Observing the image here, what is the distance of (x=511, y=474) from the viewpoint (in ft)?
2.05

----------

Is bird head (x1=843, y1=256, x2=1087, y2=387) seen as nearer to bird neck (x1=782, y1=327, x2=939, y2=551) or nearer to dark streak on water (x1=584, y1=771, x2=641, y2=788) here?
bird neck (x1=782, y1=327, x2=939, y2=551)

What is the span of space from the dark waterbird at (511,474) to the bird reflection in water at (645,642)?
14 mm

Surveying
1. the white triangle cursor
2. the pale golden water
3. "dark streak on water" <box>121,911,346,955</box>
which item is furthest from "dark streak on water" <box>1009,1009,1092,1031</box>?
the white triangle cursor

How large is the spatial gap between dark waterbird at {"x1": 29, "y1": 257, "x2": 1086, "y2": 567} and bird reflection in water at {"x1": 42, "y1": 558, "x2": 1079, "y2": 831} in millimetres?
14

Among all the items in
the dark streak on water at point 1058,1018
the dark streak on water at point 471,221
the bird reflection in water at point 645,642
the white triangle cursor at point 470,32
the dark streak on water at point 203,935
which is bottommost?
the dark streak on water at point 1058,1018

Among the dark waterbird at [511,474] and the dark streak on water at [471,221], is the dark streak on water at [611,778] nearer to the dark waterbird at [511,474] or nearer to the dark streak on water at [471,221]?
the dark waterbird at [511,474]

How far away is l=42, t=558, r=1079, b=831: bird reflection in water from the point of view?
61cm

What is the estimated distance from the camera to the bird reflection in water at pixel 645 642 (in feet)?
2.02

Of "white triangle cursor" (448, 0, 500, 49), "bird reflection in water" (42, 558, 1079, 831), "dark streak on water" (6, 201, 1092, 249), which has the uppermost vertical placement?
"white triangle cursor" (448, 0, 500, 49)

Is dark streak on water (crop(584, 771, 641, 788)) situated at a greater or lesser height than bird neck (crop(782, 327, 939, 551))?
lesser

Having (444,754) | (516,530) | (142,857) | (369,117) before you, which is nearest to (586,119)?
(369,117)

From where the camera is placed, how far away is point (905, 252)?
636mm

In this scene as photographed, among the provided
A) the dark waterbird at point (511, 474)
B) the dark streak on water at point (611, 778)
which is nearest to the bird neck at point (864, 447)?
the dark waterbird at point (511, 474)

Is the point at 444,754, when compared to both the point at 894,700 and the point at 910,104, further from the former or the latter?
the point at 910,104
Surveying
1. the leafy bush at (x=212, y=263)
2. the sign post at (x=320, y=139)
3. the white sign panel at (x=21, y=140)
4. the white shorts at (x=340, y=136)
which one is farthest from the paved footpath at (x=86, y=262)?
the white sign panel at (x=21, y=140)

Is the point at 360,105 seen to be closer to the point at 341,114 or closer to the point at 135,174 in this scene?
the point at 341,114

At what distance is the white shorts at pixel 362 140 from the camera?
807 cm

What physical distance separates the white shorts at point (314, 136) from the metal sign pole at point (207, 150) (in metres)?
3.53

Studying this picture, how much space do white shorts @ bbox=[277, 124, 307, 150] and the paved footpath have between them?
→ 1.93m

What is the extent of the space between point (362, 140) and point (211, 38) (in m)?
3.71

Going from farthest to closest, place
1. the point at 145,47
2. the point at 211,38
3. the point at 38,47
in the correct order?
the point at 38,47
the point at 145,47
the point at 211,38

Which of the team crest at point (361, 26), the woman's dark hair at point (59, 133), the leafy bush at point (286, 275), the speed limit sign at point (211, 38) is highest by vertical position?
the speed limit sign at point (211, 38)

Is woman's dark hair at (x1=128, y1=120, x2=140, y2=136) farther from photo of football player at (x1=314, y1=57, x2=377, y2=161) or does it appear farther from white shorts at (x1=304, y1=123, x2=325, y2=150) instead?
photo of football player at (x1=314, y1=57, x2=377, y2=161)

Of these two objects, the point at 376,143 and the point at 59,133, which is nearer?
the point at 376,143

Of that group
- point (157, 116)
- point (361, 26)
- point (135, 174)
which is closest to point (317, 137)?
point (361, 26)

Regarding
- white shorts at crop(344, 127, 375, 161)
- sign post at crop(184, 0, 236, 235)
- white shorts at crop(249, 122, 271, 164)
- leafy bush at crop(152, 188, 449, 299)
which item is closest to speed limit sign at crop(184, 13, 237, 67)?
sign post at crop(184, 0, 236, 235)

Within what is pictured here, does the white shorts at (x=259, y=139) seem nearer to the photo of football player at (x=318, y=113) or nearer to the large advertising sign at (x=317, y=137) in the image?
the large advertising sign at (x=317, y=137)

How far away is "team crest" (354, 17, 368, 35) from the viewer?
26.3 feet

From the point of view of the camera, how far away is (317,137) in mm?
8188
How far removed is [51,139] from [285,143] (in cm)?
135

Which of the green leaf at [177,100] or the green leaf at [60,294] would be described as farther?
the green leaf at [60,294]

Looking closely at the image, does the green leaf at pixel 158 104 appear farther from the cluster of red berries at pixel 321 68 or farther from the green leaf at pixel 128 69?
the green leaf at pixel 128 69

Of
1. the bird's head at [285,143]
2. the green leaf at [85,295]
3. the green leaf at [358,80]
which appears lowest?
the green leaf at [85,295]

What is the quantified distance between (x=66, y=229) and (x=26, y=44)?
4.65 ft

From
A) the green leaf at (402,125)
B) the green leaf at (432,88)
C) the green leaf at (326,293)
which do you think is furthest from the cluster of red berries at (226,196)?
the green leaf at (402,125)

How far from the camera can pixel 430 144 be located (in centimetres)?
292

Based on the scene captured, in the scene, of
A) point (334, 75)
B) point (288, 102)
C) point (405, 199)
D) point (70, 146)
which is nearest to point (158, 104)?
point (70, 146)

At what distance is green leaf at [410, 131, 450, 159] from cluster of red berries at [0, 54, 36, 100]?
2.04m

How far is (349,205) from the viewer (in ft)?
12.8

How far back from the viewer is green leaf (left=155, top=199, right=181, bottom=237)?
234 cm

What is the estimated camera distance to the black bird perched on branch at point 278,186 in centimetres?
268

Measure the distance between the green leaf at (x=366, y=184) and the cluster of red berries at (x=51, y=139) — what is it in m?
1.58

----------

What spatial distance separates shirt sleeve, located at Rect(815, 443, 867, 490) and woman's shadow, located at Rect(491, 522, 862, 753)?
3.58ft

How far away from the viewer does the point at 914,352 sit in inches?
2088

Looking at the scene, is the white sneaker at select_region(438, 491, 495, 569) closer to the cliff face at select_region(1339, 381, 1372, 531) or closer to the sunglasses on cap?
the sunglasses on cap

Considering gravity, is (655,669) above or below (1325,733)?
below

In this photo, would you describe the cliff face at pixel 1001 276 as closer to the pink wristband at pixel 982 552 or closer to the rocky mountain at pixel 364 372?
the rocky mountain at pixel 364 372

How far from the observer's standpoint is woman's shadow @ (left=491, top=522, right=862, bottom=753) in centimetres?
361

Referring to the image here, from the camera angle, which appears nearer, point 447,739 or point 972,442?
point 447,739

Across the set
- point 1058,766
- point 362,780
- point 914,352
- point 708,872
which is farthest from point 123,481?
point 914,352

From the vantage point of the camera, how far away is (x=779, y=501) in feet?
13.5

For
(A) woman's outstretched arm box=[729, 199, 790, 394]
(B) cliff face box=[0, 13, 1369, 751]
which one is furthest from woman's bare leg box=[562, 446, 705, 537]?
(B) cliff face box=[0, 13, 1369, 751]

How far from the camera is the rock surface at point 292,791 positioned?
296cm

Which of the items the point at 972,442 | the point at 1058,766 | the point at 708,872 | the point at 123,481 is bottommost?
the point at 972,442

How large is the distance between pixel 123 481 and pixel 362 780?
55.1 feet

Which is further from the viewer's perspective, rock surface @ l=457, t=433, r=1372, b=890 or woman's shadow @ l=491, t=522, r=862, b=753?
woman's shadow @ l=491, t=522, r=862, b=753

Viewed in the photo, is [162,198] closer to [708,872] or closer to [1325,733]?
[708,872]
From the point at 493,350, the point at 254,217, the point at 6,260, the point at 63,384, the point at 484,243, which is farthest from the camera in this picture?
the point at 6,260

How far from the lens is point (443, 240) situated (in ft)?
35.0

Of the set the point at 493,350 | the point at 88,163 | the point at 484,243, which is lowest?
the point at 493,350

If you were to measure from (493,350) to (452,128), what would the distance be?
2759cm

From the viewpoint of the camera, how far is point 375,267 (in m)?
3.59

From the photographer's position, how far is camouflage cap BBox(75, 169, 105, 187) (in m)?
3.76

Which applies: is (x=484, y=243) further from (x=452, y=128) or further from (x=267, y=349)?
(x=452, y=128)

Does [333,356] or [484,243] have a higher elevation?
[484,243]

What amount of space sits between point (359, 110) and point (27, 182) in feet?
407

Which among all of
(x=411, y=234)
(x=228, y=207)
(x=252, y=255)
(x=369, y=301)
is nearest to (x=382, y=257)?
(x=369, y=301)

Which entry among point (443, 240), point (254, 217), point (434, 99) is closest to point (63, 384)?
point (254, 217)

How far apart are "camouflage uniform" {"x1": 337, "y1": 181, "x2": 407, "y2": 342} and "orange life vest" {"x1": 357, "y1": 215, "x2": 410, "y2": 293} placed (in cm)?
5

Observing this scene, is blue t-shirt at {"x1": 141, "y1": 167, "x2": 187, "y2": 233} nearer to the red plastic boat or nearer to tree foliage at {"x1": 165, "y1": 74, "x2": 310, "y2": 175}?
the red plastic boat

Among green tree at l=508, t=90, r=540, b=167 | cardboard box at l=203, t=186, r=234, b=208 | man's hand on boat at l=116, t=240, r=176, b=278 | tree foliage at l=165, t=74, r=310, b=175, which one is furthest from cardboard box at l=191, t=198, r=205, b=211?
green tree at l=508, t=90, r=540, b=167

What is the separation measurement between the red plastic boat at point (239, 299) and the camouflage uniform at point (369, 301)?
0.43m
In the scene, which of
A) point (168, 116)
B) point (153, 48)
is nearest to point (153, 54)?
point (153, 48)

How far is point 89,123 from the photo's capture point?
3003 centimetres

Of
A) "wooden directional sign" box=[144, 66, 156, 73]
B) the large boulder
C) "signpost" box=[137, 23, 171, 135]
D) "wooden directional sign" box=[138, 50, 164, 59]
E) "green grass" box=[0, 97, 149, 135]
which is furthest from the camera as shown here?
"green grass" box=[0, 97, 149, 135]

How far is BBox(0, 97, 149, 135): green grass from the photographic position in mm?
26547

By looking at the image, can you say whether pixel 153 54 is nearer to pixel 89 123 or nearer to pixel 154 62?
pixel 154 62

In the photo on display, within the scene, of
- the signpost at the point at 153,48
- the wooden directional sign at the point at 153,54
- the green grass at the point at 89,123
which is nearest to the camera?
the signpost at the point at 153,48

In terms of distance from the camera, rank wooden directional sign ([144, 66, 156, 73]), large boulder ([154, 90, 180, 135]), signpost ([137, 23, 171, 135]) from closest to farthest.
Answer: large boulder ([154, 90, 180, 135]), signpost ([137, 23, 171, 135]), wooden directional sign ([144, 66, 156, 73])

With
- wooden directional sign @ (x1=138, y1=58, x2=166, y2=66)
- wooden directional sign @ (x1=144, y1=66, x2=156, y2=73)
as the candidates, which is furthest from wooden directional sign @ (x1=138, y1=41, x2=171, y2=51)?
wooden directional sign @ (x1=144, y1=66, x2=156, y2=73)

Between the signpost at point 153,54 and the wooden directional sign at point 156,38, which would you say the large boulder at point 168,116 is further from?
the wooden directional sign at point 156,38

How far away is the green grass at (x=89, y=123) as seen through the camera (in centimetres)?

----------

EXERCISE BRIEF. Copy out the data again word for word, starting at the line that contains "How far is BBox(0, 97, 149, 135): green" and stopping after the line that contains "Answer: large boulder".

ANSWER.
How far is BBox(0, 97, 149, 135): green grass from the photographic position in mm?
26547

By looking at the image, can you say whether pixel 153 54 is nearer to pixel 89 123 or nearer to pixel 154 62?
pixel 154 62

In the photo on display, within the scene, of
- the signpost at the point at 153,48
- the wooden directional sign at the point at 153,54
- the green grass at the point at 89,123
which is nearest to the camera?
the signpost at the point at 153,48

In terms of distance from the camera, rank wooden directional sign ([144, 66, 156, 73]), large boulder ([154, 90, 180, 135]), signpost ([137, 23, 171, 135]) from closest to farthest.
Answer: large boulder ([154, 90, 180, 135]), signpost ([137, 23, 171, 135]), wooden directional sign ([144, 66, 156, 73])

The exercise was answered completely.